1. ## Finding the two possible values of an angle

Hi,

I was asked to find the two possible values of (TanA = -2/6), but I'm having some trouble here. In my text, it says the related acute angle is the angle between the terminal arm and the closest part of the x-axis. That would lead me to believe that if the acute angle is 18.43 degrees, then the angle in quadrant II would be 180 - 18.43 = 161.57. And in quadrant IV, 360 - 18.43 = 341.57.

This doesn't seem right to me. When I plot it on a grid, the acute angle in quadrant II is 18.43 degrees from the y-axis. In this case the angle would be 108.43 degrees. My lesson text wasn't very clear on this and I don't have any way of communicating with a teacher. I would greatly appreciate any help and clarification.

Here's my written work, I apologize for the sloppiness.

Thanks again.

2. ## Re: Finding the two possible values of an angle

Hey jpompey.

I'd suggest you trying to check your answer independently with a calculator or computer program so that you can independently verify it yourself.
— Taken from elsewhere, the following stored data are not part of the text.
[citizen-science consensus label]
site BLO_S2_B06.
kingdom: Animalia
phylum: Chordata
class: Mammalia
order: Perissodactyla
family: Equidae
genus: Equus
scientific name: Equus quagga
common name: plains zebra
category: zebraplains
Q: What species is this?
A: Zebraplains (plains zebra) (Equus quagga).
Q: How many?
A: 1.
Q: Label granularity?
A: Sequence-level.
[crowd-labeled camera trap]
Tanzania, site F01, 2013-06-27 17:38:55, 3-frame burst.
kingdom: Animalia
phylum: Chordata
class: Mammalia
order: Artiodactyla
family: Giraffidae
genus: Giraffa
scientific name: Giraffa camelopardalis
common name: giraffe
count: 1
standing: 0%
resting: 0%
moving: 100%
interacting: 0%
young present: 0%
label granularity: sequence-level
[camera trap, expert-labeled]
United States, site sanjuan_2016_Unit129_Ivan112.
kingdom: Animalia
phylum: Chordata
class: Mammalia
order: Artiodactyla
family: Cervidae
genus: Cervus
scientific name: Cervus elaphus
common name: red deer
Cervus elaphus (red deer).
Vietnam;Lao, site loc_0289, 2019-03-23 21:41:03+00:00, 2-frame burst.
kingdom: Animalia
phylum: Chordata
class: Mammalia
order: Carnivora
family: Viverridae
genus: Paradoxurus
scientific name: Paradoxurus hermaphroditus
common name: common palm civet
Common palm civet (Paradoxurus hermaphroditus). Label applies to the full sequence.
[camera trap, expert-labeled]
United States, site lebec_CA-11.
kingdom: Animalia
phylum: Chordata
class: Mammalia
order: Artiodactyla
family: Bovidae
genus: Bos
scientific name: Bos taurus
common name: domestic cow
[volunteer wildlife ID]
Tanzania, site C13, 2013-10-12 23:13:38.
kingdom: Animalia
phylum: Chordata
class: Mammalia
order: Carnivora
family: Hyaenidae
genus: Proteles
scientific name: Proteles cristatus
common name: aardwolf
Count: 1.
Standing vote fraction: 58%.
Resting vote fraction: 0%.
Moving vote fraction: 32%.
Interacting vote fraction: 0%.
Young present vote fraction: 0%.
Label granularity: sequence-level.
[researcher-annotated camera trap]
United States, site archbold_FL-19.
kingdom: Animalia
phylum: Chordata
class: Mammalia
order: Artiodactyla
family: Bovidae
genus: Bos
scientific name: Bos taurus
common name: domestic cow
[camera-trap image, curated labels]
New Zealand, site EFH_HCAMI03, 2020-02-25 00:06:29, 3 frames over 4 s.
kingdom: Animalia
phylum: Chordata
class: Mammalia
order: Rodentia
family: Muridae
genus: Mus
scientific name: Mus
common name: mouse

3. ## Re: Finding the two possible values of an angle

$\theta$ are the two angles $-\pi < \theta \leq \pi$ that will have $\tan(\theta) = \dfrac{-2}{6}$

remember that $\dfrac{-2}{6} = \dfrac{2}{-6}$

They happen to be $\theta = -18.435^\circ,~~\theta = -18.435^\circ + 180^\circ = 161.565^\circ$

4. ## Re: Finding the two possible values of an angle

Thank you very much, that completely escaped my mind. I appreciate your help.

5. ## Re: Finding the two possible values of an angle

What a proper solution of the question! Thanks for being so sincere with us!